PAGE EXTRACT Block Start

North Korea’s education ministry recently announced that child care centers, preschools, elementary schools, middle schools and high schools will reopen on June 1, Daily NK has learned.
North Korean university students along with third-year high school students already returned to school on Apr. 17. Daily NK previously reported in mid-April that first and second-year high school students, along with middle school students, elementary school students, pre-schools and day cares would not be returning to school until May 20.
Interestingly, North Korea’s education authorities did not order an extension of the vacation period set to end on May 20, which suggests that the period stretching from May 20 to June 1 is a “preparation period” for the reopening of the schools, according to the source.
North Korean schools will reportedly focus on a number of things during the ten-day preparation period: schools will receive new textbooks and other school supplies; students will receive their assigned classrooms and seats; class schedules will be announced; and students will participate in “cleaning up” their schools.
Meanwhile, students who have just entered new schools from this year (first year elementary, middle school and high school students) will register for classes, hold group meetings with their teachers and take tours of their schools.
North Korea’s education ministry reportedly plans to have students participate in “supplementary classes” during the country’s traditional summer vacation period in July and August. The ministry also ordered schools to hold a one-week summer vacation on the last week of August.
CONCERNS OVER COVID-19
Many parents, however, are expressing concerns about sending their kids back to school because of COVID-19.
“Parents of students think that schools have been closed for so long because the infectious disease [COVID-19] has spread in North Korea, despite government assurances that there have been no infections,” the source said. “They are asking themselves whether it’s OK to send their kids there and are worried about their kids getting infected by other students.”
Parents with just one preschool-age child “don’t want to send their kids” back to school because “their kids are all they have,” the source said, adding, “Some parents say they’re not going to send their five-year-olds back to preschool yet and will just wait to send them back to school next year after the COVID-19 situation calms down.”

PAGE EXTRACT Block End
MATERIAL SUPPLIED Block Start

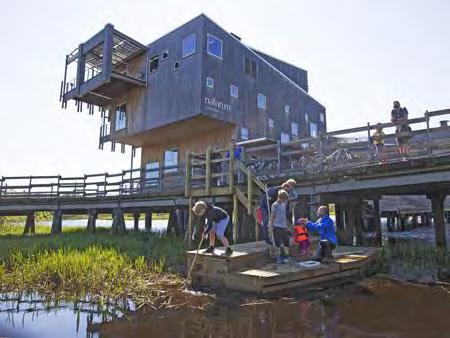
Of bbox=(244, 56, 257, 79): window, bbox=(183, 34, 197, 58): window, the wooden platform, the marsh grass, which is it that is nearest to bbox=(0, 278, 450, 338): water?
the wooden platform

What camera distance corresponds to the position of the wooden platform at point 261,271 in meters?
6.79

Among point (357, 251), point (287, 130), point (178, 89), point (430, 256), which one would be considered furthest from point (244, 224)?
point (287, 130)

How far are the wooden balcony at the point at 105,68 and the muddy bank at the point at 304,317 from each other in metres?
17.5

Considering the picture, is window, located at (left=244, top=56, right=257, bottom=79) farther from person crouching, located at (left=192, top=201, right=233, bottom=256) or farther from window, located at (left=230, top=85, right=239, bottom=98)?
person crouching, located at (left=192, top=201, right=233, bottom=256)

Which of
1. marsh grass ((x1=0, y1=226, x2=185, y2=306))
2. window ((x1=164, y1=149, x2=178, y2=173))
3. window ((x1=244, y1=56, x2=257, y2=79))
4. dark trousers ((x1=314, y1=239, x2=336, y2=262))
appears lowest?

MATERIAL SUPPLIED Block End

*WORK INSTRUCTION A:*
According to the report on North Korean school reopenings, on what date did university students return to school?
*WORK INSTRUCTION B:*
Copy word for word the part of the report on North Korean school reopenings starting with "North Korea’s education ministry reportedly" and going on through "because of COVID-19.".
You can ignore the records.

*YOUR RESPONSE A:*
Apr. 17

*YOUR RESPONSE B:*
North Korea’s education ministry reportedly plans to have students participate in “supplementary classes” during the country’s traditional summer vacation period in July and August. The ministry also ordered schools to hold a one-week summer vacation on the last week of August.
CONCERNS OVER COVID-19
Many parents, however, are expressing concerns about sending their kids back to school because of COVID-19.